Chuck Ivy presents his 2012 Glasstire Virtual Residency.
I consider myself a research artist, developing rules, frameworks and systems with which I investigate media and culture. Through a balance of algorithmic process and personal aesthetic, I synthesize video, generative photography, cut-up texts, sound collages and other New Media art often stemming from appropriated materials. My interest in these methods stems, in part, from the early tape-loop audio moires of Steve Reich and the culture jamming collage work of the band Negativland.
Much of my recent work has been dealing with the stretching and contracting of time as applied to mass media and popular film. In my 2009-2010 series “Cataract Cinémathèque” I wrote software to collapse minutes from movies into still images. Last year I developed “24 Hour Psycho Killer”, stretching the Talking Heads performance of “Psycho Killer” from their concert film Stop Making Sense, and making it 24 hours long as an homage to Douglas Gordon’s “24 Hour Psycho.”
In my latest series, “4xTrailers”, developed for the Glasstire Virtual Residency, I have created a new series of videos, stretching movie trailers to roughly four times their normal length and re-posting them to the web. Movie trailers are an interesting form of advertising, often becoming mini-movies in their own right. They are a pervasive and often persuasive part of the media culture, and it is fascinating to look at them in retrospect and see how they have changed over the years.
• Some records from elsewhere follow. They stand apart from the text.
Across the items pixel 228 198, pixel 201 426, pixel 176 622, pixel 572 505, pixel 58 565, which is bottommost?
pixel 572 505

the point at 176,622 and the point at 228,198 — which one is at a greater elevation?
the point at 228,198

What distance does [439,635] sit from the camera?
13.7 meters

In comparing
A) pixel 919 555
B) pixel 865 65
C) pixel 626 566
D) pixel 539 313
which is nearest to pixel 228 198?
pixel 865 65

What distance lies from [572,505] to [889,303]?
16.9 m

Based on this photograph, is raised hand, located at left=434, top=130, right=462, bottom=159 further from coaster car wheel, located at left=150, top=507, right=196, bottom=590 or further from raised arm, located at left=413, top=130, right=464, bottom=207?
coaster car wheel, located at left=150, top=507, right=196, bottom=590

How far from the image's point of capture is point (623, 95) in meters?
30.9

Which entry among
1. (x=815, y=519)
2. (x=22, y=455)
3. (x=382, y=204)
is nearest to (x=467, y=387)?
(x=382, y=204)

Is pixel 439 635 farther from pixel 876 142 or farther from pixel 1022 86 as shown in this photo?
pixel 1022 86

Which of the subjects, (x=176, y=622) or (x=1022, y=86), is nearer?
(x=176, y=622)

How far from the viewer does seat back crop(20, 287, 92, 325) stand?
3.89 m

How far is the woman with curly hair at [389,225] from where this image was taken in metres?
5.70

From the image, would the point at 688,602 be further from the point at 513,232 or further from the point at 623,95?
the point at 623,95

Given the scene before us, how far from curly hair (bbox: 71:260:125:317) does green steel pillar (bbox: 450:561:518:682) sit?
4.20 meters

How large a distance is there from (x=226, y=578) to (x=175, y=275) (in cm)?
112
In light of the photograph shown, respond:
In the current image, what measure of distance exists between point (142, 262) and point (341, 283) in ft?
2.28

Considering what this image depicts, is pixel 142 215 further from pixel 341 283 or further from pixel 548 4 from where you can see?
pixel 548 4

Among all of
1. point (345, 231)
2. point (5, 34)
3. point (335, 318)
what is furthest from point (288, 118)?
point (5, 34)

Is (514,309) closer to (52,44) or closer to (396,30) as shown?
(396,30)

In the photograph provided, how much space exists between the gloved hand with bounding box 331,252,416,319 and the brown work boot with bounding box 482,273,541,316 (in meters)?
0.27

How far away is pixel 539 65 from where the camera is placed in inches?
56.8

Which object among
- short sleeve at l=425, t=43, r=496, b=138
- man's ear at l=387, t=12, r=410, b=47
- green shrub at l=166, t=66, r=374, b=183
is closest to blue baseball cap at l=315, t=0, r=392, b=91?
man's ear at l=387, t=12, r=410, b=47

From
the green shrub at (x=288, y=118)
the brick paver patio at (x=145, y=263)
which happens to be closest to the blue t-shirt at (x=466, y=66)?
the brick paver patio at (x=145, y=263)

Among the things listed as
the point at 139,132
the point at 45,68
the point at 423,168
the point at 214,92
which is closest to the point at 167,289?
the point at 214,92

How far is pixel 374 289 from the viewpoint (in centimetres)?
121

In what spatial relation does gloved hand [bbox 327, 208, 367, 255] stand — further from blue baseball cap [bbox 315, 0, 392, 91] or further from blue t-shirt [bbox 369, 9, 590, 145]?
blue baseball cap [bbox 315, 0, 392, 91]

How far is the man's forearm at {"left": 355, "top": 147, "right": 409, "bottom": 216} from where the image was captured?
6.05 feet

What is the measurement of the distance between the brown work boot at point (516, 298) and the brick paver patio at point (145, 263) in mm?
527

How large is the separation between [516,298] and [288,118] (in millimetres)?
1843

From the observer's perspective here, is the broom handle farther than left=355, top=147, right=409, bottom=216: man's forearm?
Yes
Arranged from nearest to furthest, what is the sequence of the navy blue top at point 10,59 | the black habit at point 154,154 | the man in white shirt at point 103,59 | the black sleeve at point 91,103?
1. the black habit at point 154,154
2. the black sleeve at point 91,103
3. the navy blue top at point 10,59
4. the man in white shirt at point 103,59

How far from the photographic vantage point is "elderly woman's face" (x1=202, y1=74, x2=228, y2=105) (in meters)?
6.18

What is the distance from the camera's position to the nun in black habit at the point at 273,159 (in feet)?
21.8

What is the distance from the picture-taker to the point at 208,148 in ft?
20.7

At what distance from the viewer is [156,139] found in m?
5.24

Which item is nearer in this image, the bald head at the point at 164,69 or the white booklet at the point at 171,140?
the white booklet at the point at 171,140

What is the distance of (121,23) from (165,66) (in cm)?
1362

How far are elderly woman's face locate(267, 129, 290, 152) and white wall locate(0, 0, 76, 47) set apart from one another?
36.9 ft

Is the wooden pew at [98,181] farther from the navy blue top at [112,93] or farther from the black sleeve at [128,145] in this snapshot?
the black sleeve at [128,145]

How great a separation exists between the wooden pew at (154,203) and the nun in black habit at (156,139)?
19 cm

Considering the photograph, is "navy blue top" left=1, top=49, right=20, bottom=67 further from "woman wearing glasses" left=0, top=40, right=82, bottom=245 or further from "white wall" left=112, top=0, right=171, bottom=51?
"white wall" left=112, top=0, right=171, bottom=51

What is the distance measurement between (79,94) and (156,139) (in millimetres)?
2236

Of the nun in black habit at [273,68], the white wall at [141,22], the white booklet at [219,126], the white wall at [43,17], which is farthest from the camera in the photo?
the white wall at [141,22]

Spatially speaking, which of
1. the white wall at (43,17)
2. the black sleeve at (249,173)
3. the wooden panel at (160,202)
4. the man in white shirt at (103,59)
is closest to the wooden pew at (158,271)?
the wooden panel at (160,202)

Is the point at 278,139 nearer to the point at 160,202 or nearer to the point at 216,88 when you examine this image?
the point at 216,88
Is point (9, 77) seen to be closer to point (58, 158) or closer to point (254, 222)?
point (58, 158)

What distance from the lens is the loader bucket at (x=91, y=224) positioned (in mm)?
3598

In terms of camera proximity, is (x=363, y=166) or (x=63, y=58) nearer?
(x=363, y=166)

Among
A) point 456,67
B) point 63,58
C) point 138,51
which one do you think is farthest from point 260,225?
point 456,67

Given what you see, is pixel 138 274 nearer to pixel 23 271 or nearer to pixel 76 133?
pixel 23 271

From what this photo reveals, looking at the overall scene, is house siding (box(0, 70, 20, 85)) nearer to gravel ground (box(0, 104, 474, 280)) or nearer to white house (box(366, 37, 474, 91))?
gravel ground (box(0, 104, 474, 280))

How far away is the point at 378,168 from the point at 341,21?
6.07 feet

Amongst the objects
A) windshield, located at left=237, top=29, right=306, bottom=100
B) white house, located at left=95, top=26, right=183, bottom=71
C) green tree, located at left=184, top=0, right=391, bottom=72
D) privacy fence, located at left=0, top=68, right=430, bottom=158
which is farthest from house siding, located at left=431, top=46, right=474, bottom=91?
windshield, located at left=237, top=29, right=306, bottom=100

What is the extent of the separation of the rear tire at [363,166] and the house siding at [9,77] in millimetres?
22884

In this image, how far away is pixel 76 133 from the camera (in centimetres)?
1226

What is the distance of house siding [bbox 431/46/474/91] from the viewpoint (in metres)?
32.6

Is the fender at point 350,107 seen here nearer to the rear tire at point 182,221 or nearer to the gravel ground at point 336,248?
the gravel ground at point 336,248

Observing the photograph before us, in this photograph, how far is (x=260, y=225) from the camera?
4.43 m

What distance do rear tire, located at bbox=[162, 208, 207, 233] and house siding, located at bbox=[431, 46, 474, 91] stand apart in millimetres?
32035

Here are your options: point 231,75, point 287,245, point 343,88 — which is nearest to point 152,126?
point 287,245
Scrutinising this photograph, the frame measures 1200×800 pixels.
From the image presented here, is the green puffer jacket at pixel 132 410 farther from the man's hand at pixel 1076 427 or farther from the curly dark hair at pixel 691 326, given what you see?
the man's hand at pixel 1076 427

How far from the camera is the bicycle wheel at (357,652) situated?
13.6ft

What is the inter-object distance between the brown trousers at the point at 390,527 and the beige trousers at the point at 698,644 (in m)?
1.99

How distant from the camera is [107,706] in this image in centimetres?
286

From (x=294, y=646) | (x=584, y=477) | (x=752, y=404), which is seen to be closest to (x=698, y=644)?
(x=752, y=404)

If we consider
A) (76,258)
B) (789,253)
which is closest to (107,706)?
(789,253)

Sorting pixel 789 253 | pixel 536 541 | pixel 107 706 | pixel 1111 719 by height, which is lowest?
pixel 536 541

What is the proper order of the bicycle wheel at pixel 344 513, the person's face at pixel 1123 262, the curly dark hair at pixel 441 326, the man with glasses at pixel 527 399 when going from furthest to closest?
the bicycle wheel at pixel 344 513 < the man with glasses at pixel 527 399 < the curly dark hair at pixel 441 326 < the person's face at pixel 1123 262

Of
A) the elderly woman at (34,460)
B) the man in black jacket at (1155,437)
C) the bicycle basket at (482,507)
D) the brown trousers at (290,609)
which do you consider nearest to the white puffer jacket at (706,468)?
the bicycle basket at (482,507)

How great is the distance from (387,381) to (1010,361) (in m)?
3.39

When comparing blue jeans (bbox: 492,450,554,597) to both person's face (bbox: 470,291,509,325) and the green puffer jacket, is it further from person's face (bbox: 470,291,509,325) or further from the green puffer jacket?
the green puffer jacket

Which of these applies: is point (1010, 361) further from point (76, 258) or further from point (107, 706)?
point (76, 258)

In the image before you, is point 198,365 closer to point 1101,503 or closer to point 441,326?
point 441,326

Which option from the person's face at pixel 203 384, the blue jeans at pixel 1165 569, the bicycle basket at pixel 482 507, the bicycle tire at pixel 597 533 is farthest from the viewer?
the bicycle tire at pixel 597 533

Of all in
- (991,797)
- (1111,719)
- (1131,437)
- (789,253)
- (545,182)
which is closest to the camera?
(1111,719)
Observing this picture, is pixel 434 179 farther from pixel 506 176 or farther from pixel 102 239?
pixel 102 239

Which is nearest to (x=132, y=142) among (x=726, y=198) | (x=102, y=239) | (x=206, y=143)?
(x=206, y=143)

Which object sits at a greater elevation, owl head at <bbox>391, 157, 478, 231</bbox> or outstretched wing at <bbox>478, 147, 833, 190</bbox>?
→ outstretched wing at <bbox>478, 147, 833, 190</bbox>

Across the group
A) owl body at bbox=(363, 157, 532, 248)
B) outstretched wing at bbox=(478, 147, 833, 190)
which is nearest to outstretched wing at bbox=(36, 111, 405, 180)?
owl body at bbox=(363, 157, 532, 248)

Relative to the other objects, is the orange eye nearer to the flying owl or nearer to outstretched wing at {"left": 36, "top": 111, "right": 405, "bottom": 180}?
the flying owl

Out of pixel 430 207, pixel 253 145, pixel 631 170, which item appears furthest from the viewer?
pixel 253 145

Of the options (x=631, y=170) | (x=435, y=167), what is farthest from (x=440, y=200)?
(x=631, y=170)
In the 1960s some French writers and mathematicians developed Oulipo in an effort to add constraints to their writing. Essentially they were creating story-making machines. I feel like much of the art that I make isn’t so much art itself as art-making systems which can be fed an input and will, based on that input, generate a text, photo, sound, video or interactive work of art. I am very process-driven in my art practice, so a large part of my residency was spent developing the process to create this series. I went through 5 different programming languages, finally teaching myself enough Python scripting to get my machine to do what I envisioned. Then it became a matter of feeding it source material. I chose a wide range of genres and eras of film to represent, from screwball comedies to thrillers, pulling from my own DVD collection. I think part of my interest is not in looking at just one piece, but in comparing a few and how my process distorts their original intent.